In the end, the one woman we are left to admire is a brilliant psychopath (arguably), the witchy woman, the ice cold manipulative harpy, and that's a weak support for feminism. She's the femme fatale, and that's still a type - one that there are plenty enough of, from "Fatal Attraction" to "Basic Instinct" to "The Last Seduction." Woman has been painted as temptress of Man since the original Eve. The movie upholds the stereotype of the evil woman who will ruin a man's life. That's not to mean all female characters should subscribe to the tenets of the Eternal Feminine. That'd just be the virgin/whore dichotomy all over again. We can have a strong and complex female character with flaws, but Amy is larger than life. If she has flaws, they don't figure into the plot because she lives outside the morals of the "normal world." She wins, but does she really? Is this really a win for feminism?

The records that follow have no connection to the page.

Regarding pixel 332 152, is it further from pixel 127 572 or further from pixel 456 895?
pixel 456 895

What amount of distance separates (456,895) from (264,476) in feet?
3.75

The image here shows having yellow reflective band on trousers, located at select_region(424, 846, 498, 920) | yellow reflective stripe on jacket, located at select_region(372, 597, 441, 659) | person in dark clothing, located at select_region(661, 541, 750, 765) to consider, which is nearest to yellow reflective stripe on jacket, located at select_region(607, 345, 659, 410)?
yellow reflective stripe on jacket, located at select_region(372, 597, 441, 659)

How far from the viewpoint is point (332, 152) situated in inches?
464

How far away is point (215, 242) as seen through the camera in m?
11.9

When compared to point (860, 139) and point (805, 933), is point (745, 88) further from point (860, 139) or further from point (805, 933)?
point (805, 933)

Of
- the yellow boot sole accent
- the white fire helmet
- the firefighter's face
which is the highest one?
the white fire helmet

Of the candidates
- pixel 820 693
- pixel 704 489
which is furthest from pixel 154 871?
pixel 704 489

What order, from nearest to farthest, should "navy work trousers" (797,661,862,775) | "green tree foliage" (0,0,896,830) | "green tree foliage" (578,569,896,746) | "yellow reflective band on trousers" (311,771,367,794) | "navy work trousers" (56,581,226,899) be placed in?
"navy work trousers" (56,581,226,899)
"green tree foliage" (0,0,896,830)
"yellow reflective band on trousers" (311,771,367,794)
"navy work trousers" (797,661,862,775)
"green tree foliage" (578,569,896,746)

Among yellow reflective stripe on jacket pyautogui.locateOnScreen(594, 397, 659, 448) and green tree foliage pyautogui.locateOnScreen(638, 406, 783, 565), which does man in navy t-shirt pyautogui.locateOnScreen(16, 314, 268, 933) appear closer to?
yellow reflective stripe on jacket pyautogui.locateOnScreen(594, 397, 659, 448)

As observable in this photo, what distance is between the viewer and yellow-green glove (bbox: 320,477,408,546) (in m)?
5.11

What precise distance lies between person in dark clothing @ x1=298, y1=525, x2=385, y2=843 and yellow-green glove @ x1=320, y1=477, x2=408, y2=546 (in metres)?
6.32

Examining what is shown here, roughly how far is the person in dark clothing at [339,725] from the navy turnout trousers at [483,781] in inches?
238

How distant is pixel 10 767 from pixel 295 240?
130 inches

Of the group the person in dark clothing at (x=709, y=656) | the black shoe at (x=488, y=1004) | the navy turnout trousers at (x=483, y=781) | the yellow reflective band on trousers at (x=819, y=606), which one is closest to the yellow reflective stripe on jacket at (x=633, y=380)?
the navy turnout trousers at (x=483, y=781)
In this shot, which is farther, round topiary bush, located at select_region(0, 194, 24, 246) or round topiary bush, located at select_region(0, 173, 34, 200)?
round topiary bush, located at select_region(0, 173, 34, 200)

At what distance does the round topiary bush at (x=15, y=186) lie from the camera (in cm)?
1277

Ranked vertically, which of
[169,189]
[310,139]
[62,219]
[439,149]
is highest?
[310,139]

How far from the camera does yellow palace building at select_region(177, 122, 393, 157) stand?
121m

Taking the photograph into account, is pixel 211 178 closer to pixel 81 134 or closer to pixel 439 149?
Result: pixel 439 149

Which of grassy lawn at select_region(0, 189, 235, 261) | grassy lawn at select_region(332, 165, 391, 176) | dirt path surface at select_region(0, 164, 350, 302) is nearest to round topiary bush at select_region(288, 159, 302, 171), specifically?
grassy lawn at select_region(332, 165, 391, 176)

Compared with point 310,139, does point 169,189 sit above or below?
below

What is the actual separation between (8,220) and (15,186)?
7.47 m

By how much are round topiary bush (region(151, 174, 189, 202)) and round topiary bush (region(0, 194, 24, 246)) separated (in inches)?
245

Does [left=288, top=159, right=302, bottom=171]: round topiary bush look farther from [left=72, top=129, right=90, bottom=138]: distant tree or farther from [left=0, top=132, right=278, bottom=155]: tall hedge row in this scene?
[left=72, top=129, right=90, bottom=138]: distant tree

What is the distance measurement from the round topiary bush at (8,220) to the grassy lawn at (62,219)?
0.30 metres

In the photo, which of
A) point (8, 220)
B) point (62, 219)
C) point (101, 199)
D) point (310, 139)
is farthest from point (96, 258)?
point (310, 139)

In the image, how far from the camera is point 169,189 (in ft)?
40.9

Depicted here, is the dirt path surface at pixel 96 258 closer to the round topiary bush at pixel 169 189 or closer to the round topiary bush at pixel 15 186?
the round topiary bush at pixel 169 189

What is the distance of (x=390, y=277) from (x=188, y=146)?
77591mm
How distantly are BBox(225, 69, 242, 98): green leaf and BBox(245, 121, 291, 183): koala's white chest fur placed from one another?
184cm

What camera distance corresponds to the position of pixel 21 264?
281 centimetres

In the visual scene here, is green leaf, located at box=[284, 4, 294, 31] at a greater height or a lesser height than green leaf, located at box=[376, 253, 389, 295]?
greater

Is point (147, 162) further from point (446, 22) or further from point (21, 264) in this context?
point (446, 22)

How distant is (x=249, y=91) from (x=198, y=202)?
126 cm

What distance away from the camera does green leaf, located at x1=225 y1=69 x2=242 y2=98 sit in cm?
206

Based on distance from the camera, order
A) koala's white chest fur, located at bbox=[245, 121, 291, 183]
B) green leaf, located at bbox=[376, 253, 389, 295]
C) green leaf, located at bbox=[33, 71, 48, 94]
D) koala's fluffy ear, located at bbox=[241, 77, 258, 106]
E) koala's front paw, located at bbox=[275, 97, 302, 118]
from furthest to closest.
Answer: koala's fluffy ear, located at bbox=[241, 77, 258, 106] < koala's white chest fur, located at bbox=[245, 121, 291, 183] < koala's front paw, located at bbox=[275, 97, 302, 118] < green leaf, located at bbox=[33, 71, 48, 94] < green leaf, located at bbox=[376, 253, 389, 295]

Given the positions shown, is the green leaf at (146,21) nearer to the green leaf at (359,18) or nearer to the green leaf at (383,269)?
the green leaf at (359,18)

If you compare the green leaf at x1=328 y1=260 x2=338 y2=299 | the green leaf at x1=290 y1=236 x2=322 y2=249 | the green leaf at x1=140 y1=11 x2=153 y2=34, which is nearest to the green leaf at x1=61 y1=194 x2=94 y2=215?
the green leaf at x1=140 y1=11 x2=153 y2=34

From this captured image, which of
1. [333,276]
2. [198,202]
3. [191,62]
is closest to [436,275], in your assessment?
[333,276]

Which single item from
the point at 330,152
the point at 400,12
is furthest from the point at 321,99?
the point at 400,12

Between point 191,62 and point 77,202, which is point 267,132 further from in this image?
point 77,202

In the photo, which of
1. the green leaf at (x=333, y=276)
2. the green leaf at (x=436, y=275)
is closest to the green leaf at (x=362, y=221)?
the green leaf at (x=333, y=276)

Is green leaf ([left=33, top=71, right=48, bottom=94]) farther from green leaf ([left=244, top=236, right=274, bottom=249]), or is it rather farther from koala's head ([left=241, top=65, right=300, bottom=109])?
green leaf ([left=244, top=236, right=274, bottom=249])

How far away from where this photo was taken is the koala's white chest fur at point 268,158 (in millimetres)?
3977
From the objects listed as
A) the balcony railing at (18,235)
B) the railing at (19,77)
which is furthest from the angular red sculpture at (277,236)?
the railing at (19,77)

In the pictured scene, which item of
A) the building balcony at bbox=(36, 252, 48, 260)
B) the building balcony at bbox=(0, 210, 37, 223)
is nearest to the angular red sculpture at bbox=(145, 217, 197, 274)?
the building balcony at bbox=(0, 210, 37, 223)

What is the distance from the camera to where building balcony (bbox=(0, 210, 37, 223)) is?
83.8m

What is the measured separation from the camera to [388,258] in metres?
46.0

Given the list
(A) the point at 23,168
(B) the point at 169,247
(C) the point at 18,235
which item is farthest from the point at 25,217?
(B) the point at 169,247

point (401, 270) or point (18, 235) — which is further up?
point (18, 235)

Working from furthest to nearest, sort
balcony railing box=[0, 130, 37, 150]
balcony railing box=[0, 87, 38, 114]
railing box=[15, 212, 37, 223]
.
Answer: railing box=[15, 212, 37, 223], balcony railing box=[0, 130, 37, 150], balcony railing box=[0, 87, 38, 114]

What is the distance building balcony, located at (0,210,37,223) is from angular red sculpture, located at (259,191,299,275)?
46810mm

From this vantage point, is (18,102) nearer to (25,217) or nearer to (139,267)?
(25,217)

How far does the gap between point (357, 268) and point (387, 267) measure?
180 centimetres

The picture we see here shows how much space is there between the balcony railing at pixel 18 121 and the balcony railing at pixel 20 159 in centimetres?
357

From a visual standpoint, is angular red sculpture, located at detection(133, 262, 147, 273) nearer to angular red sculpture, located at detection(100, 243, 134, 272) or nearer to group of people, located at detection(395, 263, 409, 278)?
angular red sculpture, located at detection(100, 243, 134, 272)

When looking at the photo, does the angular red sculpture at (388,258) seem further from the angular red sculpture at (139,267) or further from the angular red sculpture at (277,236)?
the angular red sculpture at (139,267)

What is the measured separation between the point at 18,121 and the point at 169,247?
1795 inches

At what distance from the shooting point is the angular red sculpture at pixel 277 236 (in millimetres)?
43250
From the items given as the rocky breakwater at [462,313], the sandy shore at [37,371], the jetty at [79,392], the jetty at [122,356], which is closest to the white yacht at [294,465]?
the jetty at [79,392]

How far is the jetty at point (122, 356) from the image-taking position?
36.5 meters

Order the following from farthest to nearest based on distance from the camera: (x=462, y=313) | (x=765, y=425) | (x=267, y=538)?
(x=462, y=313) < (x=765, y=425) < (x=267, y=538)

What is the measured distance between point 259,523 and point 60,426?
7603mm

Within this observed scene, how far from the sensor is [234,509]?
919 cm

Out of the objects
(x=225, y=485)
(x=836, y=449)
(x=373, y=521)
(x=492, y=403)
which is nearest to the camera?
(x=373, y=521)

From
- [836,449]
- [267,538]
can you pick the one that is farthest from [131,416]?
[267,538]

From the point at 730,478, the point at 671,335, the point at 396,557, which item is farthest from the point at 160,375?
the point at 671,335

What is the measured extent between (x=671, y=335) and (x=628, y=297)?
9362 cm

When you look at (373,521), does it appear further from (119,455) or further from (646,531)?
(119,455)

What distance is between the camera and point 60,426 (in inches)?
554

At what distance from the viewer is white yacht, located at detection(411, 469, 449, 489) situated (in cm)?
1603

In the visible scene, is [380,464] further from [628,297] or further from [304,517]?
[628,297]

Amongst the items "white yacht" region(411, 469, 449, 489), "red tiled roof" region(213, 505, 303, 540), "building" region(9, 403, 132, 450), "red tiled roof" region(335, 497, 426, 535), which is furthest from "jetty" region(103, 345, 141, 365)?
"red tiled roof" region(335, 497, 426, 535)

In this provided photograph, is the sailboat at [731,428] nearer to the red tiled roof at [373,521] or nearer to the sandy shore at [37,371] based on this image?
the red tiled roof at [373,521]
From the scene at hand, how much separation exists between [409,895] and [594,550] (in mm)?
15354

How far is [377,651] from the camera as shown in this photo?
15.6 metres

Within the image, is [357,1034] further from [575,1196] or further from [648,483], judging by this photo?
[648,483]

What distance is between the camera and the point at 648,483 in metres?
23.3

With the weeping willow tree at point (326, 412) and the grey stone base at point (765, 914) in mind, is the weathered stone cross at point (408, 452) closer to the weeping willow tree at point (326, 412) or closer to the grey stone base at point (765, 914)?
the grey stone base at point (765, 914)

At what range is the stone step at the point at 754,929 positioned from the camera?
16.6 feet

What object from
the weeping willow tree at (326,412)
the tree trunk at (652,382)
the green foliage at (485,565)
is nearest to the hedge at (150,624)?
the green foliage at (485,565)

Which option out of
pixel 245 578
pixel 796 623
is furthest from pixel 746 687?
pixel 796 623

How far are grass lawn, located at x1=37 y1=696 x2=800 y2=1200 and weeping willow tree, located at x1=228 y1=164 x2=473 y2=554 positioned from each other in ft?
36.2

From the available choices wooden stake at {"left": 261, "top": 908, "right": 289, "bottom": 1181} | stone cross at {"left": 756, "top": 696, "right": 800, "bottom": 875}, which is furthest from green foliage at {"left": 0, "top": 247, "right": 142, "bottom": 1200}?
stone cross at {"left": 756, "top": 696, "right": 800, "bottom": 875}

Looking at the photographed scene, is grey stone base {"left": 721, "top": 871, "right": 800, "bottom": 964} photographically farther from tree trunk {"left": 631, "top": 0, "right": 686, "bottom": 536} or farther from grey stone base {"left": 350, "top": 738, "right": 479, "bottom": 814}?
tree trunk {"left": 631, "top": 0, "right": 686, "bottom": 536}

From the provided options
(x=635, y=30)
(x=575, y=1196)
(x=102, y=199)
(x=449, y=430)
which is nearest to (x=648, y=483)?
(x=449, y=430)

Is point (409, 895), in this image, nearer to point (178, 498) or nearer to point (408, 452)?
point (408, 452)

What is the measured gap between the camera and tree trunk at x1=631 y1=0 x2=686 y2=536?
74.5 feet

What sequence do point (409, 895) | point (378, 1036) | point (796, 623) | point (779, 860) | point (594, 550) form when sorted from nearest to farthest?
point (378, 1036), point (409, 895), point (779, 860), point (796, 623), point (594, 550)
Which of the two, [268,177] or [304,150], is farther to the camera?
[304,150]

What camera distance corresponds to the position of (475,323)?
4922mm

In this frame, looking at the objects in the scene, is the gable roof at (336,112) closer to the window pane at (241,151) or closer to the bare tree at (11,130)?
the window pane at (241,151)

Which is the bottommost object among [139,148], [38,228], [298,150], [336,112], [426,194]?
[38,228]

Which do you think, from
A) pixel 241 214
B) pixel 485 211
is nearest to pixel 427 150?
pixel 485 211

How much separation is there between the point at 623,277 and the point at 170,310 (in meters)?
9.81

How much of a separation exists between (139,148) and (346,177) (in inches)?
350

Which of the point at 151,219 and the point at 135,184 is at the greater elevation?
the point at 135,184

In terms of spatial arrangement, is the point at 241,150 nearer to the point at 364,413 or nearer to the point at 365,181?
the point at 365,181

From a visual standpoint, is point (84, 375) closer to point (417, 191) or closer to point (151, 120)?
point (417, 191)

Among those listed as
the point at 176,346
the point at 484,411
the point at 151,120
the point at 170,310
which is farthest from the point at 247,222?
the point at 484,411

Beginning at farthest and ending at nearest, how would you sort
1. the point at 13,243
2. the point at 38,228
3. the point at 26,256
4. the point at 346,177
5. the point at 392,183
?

Todd VanDerWerff in his article, "Gone Girl is the Most Feminist Mainstream Film in Years," claims that Amy is a "Frankenstein's Monster," cobbled out of all the oppressive societal expectations for women, and that the film is feminist because by the end, she relegates Nick to the very type of supportive wife character that women are called on to play in scads of male-centric stories. (Sidebar: Is this a female-centric movie after all? Only Ben Affleck appears on the poster, and he's the one most sympathetically portrayed throughout the film. Any character who is kind to an animal pretty much gets an automatic pass.) However, I'm afraid that assessment gives exactly the wrong impression of feminism that most feminists seem to argue for. Many males and females alike already think feminism is about hating men and overpowering them. If feminism is really equalism, then my aforementioned ending of them both being stuck and unhappy would be a fairer representation of what happens after the facades fall. The power imbalance clearly tips toward Amy, so if the film IS feminist, it's a very radical, unequal feminism.
This echoes the privilege issue of why many activists say Men's Rights can't exist or White Pride or Straight Pride can't exist. The systems in power can't "rise up" any higher than they are; they are the ones oppressing minorities, whether or not they know it. They are recognized as the default...even though minorities strive to rid that rhetoric of "default" or "normal." But then where does the cycle of victimhood stop? Is it fair to cheer for this woman beating a man because women currently have less power than men? Is that justice or revenge? If we cheer more for a woman's victory over a man, aren't we still underselling women by thinking it's so impressive and out of the ordinary to beat a man? The double standard still exists, like with any multitude of sins that one gender can commit but is frowned upon if another gender does (in the vacuum of a two-gender world, of course).
All in all, "Gone Girl" is taut and suspenseful with some sick twists and turns, but it's not particularly smart in its characterization or plotting, nor is it vanguard when viewed through critical lenses. It lacks the emotional vulnerability and true social satire of effective domestic dramas that came before, and it only shines when it's exercising (instead of exorcising - zing!) every incredulously negative behavior of the femme fatale trope.